## WORK TO BE COMPLETED
Transcribe word for word the stretch of the Tobacco Institute passage below that runs from "Economists' Network 64" to "this local newspapers.".

The outline for the Powerpoint slides is here in full, together with the names of the politicians they were required to influence. It boasts that the..
Economists' Network 64 Strong [is] Targeted to Congressional Tax Writing Committees [and utilizing the] Production of Op-Eds on Federal Tax Policy.
[List of economists]


1990 May: This is a list of the newspapers designated to certain economists on the network. They are to attempt to plant an op-ed article on "Excise Taxes" on this local newspapers.

MASSACHUSETTS
David Tuerck,
Suffolk University
[has been given the] Boston Globe. [as his target publication.]


1991 Jan: /E Tobacco Institute draft plan for 1991 with emphasis on "Taxes." These are the economist-related paragraphs:

Objective
To discourage reliance on consumer excise taxes on cigarettes to meet social and economic objectives by demonstrating that excise taxes are regressive and inconsistent with fair taxation.

Goals and Tactics:
  • Commission two op-ed articles in 1991 from consulting economists. As articles are published, provide to other Institute decisions for promotion and submission to appropriate policy makers.

## DATA

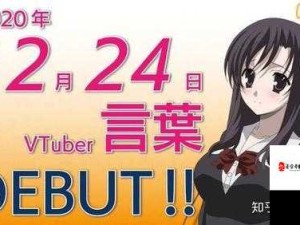 日本 VTuber 在 B 站的钱：关于其收益的深入探讨与分析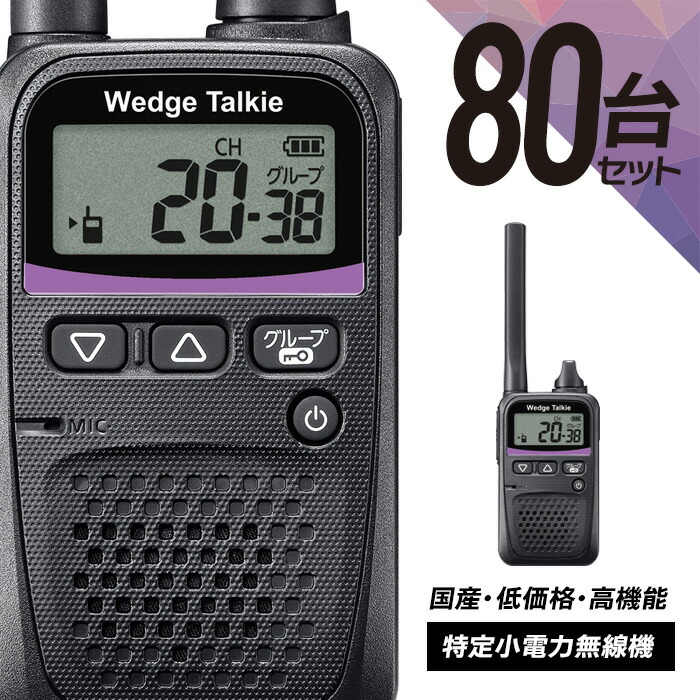 【おまけ付】トランシーバーインカム 4台 セット Amazon | 4台セット (本体4台とイヤホンマイク4個)ケンウッド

## TASK OUTPUT
Economists' Network 64 Strong [is] Targeted to Congressional Tax Writing Committees [and utilizing the] Production of Op-Eds on Federal Tax Policy.
[List of economists]


1990 May: This is a list of the newspapers designated to certain economists on the network. They are to attempt to plant an op-ed article on "Excise Taxes" on this local newspapers.